Candidate ions for BCa detection
| Candidate ions | # BCa | # Hernia | Ratio | p value | AUC |
|---|---|---|---|---|---|
| 2.56 min: 314.085 m/z | 46 | 25 | 1.27 | 2.62E-05 | 0.73 |
| 3.65 min: 165.007 m/z | 38 | 21 | 2.24 | 5.14E-05 | 0.72 |
| 3.65 min: 183.018 m/z | 39 | 23 | 2.85 | 7.32E-05 | 0.72 |
| 12.53 min: 194.117 m/z | 42 | 22 | 11.20 | 8.15E-05 | 0.72 |
| 19.42 min: 213.146 m/z | 55 | 50 | 1.47 | 2.52E-04 | 0.71 |
| 2.04 min: 106.950 m/z | 50 | 36 | 1.41 | 4.06E-04 | 0.70 |
# BCa: Number of BCa samples containing the ion
# Hernia: Number of hernia samples containing the ion
Ratio: expression fold change of ions in BCa samples to hernia samples
p value: received from Wilcoxon rank sum test
AUC: area under the receiver operating characteristic curve
Figure 2LLE plot of the BCa and hernia profiles of marker candidates
Each dot represents the profile of six marker candidates of an individual subject. There are 87 blue dots representing BCa patients and 65 red dots representing hernia patients.
Figure 3The decision tree construction and evaluation workflow
First, the training set of 55 BCa and 50 hernia samples was subjected to a procedure of decision tree construction with 5-fold cross validation to evaluate the stability and generalization of the decision tree model. Second, the whole training set was used to build a final decision tree. Finally, an independent test was performed on the testing set of 32 BCa and 15 hernia samples to validate the final decision tree.

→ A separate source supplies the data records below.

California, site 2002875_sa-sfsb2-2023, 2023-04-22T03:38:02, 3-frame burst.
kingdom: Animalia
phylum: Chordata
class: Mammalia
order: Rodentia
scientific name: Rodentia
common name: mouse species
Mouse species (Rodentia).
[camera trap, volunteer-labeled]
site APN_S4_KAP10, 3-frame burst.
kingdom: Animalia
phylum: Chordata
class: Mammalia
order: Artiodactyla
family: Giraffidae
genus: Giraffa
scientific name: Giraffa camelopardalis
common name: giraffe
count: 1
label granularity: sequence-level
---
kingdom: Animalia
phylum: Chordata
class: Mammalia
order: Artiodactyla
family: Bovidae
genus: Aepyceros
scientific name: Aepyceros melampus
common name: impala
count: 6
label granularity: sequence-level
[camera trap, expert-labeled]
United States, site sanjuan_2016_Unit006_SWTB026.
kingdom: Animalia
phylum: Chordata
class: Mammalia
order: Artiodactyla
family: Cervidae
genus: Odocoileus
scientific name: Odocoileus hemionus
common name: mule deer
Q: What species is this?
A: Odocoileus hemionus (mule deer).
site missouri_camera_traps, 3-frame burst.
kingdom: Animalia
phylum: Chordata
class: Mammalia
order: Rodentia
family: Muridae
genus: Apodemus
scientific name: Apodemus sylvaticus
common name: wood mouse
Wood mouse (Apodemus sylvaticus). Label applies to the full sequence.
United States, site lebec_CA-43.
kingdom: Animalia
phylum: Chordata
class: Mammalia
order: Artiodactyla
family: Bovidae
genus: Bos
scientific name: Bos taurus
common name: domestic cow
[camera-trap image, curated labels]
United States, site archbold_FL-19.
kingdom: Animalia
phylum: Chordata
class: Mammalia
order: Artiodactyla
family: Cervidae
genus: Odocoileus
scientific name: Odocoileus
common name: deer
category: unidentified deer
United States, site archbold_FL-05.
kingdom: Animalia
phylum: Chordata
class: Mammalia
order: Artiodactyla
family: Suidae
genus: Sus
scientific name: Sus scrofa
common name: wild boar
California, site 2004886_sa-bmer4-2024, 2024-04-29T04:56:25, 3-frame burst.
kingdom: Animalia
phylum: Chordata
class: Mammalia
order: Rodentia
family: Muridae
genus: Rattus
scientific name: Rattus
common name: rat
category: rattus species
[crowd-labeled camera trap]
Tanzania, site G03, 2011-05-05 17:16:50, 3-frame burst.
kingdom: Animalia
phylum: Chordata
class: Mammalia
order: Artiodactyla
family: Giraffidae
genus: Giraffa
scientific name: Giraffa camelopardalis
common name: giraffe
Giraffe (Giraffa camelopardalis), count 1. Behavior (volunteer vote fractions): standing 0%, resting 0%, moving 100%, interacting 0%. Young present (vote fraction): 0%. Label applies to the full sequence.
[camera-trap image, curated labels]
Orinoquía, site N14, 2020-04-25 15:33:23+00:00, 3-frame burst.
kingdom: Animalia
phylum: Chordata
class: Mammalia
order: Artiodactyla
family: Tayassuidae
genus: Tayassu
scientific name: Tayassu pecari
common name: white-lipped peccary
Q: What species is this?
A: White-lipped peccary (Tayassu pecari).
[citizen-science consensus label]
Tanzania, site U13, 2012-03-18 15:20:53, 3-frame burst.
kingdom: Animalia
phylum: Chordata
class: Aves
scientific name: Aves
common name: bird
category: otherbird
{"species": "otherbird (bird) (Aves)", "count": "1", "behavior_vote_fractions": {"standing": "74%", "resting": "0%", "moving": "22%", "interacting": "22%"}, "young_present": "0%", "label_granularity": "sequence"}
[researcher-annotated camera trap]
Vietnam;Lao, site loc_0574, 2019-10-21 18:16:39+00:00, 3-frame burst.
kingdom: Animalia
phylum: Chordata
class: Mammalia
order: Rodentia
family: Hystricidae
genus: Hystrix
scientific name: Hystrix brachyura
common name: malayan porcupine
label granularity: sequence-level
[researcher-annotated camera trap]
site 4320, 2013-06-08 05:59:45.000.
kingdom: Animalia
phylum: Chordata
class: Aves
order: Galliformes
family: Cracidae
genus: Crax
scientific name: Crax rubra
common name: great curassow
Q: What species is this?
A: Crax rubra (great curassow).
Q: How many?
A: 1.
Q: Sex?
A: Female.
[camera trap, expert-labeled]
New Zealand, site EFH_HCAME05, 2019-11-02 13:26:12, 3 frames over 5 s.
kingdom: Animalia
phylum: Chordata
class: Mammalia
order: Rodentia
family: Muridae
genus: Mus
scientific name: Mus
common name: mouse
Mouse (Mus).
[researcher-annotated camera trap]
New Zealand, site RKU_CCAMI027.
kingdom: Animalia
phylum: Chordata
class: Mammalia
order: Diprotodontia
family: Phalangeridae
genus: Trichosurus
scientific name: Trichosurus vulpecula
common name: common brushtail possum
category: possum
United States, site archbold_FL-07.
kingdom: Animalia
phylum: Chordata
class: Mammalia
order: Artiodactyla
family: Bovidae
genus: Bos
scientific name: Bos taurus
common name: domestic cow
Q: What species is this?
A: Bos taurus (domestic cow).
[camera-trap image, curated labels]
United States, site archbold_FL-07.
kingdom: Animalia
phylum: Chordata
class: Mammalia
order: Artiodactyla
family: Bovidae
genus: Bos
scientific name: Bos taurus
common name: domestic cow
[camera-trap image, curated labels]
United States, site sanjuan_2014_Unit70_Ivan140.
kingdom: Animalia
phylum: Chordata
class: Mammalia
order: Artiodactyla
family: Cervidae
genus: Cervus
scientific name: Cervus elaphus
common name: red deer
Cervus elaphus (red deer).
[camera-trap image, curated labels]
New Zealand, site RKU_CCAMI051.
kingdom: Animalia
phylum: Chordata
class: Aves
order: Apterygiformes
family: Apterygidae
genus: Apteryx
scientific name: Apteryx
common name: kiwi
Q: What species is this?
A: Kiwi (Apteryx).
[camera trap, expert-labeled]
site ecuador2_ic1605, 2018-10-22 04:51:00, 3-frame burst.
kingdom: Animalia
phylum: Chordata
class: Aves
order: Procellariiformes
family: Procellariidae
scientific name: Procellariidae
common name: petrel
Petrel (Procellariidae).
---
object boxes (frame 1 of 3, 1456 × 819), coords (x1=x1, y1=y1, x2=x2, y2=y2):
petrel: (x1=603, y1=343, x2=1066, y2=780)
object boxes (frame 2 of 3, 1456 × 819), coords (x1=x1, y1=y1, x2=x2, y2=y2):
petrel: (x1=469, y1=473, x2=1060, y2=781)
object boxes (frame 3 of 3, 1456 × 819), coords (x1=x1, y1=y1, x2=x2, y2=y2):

Performance of decision trees reported by the 5-fold cross validation
| Iteration | Accuracy | Sensitivity | Specificity |
|---|---|---|---|
| 1 | 85.71% | 81.82% | 90.00% |
| 2 | 82.14% | 79.55% | 85.00% |
| 3 | 86.90% | 84.09% | 90.00% |
| 4 | 83.33% | 81.82% | 85.00% |
| 5 | 85.71% | 81.82% | 90.00% |
| 84.76% ± 1.75% | 81.82% ± 1.61% | 88.00% ± 2.74% |
Accuracy–the probability that a sample is correctly classified; Sensitivity–the probability that a BCa sample is correctly classified as BCa; Specificity–the probability that a hernia sample is correctly classified as hernia.